Multicore was low-key this year, apart from the XMOS announcement of a new entry-level multicore microcontroller. Some of the tool developers mentioned it in passing, but it wasn’t a hot topic. Not that the issues of programming and debugging multicore devices have gone away; they are just not high on people’s priority list at the moment.
It was interesting to talk to Wind River, which stills seems to be maintaining a very strong identity within Intel’s ownership. The company’s latest product is software for deep-packet inspection of internet traffic, an extension to the network management software that they have been developing. Knowing the content of a message allows the network operators to assign it a priority across the network: for example, streaming video is more susceptible to traffic interruptions than, say, a simple email, and therefore should be given priority across the net. This is great for a user if you want to watch streaming video, but it does leave me a little curious about how detailed the examination can be. Does it allow looking for key words and phrases in messages, for example? And if it does, who will be able to see the results?
There were other conversations and other themes – one of the joys of an event like this is the way, if you are not talking to a marketing guy wedded to a PowerPoint presentation, the conversation can go in all sorts of directions: the supplier to smart grids who is against nuclear power stations, for example. And alongside the work is a social arena. When the halls close to visitors, the beer is opened and the socialising begins. And then, of course, there are the down-town bars and bier-kellers where discussion goes on well into the night and leaves some people looking a little frail the next morning.

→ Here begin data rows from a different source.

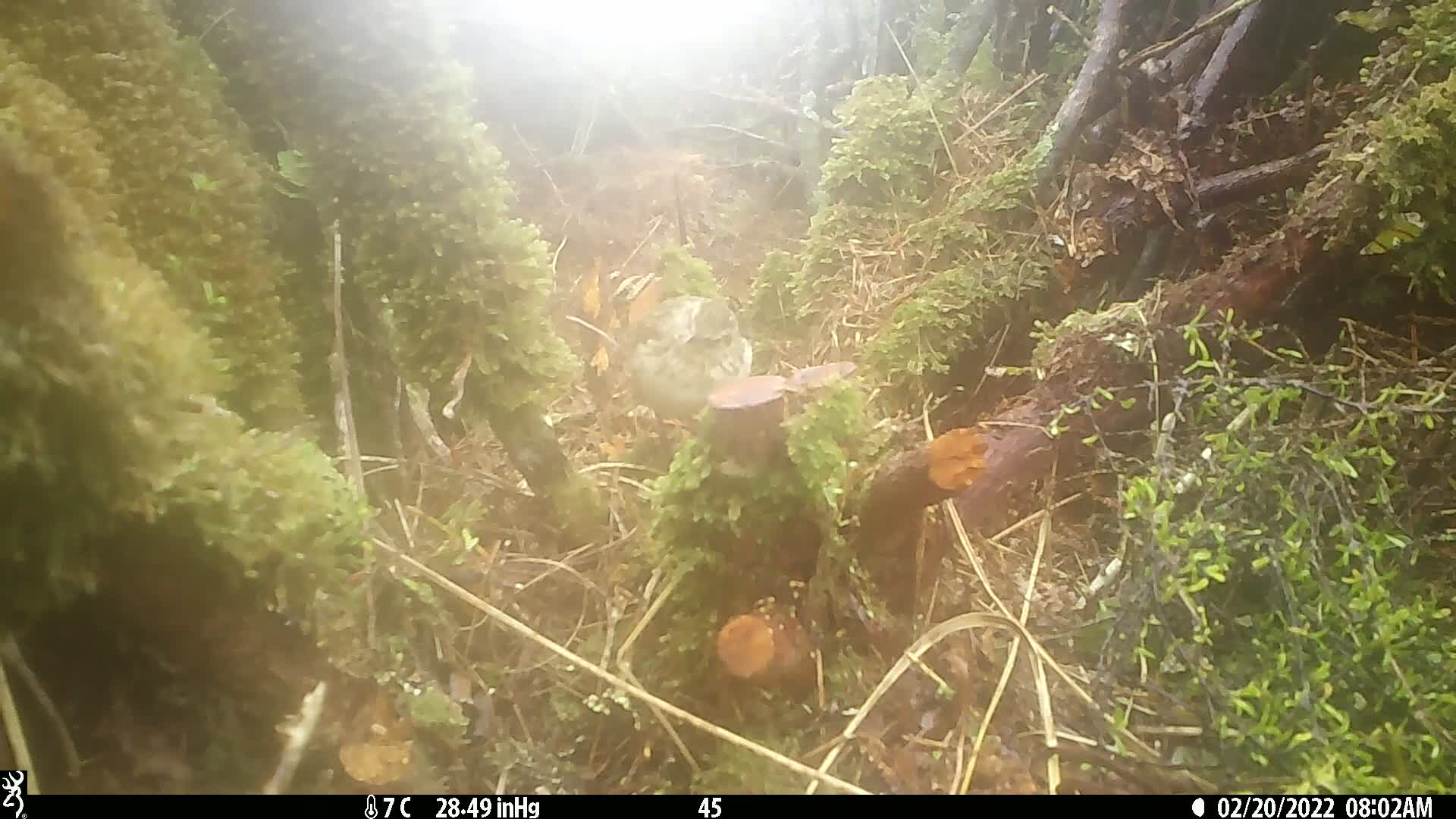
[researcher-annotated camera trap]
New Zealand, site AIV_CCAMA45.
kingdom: Animalia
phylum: Chordata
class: Aves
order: Passeriformes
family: Motacillidae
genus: Anthus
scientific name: Anthus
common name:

But the main thing I came away with, apart from tired legs (thanks to ARM, I know I walked over 10,000 paces on the first day – the new Nike FuelBand is apparently ARM powered) is a sense of an industry doing things. Despite austerity measures and budget crunches around the world, people still seem to be working on projects that are going to be useful, interesting, and/or fun (if sometimes perhaps a little creepy). While competition between companies is high, the areas of co-operation are even higher. To try and sort out the alliances in the tool companies is complex enough; throw in their relationships with the hardware guys and it gets even more complicated. And then, on the last day, the thousand students charging around the halls, some of who had travelled overnight to be there, gives us hope for a continuing industry, at least in Germany and Austria.